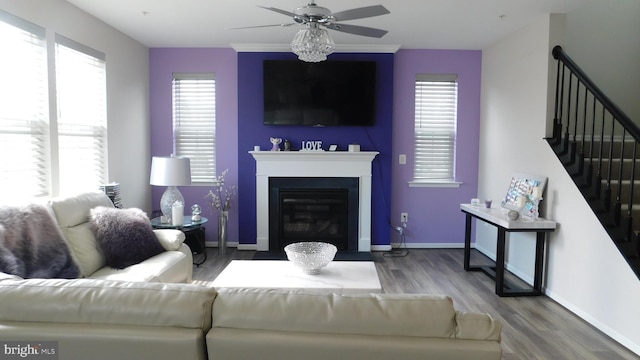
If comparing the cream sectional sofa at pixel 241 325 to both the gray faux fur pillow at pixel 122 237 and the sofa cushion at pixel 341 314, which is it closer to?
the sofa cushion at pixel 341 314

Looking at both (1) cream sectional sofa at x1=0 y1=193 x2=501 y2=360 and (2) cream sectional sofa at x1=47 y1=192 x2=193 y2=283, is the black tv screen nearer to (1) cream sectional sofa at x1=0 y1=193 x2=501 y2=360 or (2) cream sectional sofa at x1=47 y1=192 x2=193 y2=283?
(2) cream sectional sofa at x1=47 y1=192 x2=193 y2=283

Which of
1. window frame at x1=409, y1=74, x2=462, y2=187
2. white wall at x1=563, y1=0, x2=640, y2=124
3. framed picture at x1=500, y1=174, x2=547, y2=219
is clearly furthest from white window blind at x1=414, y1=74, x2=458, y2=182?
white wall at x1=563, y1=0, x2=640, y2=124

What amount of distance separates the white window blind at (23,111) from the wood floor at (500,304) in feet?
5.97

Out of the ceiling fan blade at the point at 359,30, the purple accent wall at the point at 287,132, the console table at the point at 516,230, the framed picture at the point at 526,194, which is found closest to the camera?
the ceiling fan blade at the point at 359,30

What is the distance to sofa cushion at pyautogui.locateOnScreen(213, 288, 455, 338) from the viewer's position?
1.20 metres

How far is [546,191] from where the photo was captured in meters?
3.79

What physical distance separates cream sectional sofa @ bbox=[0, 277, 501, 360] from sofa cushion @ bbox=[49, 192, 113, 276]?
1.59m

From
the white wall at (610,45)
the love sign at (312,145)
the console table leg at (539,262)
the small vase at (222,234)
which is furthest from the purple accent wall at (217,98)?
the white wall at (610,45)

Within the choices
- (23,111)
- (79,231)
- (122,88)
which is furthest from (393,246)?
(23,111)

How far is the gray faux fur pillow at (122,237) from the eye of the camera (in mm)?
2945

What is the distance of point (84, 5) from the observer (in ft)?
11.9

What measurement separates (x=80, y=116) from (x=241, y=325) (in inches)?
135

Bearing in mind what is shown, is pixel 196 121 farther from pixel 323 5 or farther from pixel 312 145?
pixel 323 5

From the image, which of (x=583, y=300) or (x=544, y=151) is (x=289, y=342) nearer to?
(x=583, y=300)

┄┄┄┄┄┄

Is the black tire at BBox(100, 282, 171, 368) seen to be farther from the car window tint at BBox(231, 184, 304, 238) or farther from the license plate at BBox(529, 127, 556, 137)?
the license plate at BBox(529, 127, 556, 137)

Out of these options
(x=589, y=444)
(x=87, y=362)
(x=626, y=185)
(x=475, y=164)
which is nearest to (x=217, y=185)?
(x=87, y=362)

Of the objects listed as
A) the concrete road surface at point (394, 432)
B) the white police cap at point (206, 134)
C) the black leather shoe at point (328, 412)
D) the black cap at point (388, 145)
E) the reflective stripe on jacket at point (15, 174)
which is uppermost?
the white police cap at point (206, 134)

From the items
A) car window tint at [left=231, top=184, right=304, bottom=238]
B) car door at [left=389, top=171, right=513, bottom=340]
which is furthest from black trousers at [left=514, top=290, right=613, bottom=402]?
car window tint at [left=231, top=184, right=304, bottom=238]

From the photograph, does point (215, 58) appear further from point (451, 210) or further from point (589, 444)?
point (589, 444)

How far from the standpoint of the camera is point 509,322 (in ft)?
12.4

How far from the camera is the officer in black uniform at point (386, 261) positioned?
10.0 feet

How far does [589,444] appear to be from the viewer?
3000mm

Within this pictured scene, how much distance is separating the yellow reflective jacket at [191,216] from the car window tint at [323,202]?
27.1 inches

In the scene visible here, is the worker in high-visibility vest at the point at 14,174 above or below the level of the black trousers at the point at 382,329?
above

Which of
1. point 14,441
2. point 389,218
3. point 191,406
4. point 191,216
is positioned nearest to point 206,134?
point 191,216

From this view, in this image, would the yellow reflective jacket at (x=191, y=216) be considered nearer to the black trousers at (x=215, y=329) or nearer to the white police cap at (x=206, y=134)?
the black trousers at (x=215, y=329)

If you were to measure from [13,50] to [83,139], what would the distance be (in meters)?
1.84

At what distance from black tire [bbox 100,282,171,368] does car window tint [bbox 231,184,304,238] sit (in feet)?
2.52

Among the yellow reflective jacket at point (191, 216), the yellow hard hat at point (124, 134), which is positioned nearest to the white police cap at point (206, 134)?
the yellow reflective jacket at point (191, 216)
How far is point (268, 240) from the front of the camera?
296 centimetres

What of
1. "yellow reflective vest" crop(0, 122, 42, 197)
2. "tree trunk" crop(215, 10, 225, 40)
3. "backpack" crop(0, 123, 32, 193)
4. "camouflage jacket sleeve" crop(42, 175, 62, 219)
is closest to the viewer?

┄┄┄┄┄┄

> TASK TO COMPLETE
Write out the entries from the line with "How far does" to the line with "296 centimetres", inclusive, with every word unchanged.

> COMPLETED TASK
How far does [589,444] appear to be from the viewer?
3000mm

Within this pictured scene, how much distance is separating the yellow reflective jacket at [191,216] from the car window tint at [323,202]?
27.1 inches

In the scene visible here, is the worker in high-visibility vest at the point at 14,174 above or below the level of the black trousers at the point at 382,329?
above

Which of
1. point 14,441
2. point 389,218
3. point 191,406
4. point 191,216
is positioned nearest to point 206,134?
point 191,216

From this view, in this image, would the yellow reflective jacket at (x=191, y=216) be considered nearer to the black trousers at (x=215, y=329) or nearer to the white police cap at (x=206, y=134)?
the black trousers at (x=215, y=329)

If you were to measure from [13,50] to [83,139], what would the distance be (in meters)?
1.84

At what distance from black tire [bbox 100,282,171,368] does car window tint [bbox 231,184,304,238] sit (in feet)?
2.52

Among the yellow reflective jacket at point (191, 216), the yellow hard hat at point (124, 134), which is positioned nearest to the white police cap at point (206, 134)?
the yellow reflective jacket at point (191, 216)
How far is point (268, 240) from the front of the camera?
296 centimetres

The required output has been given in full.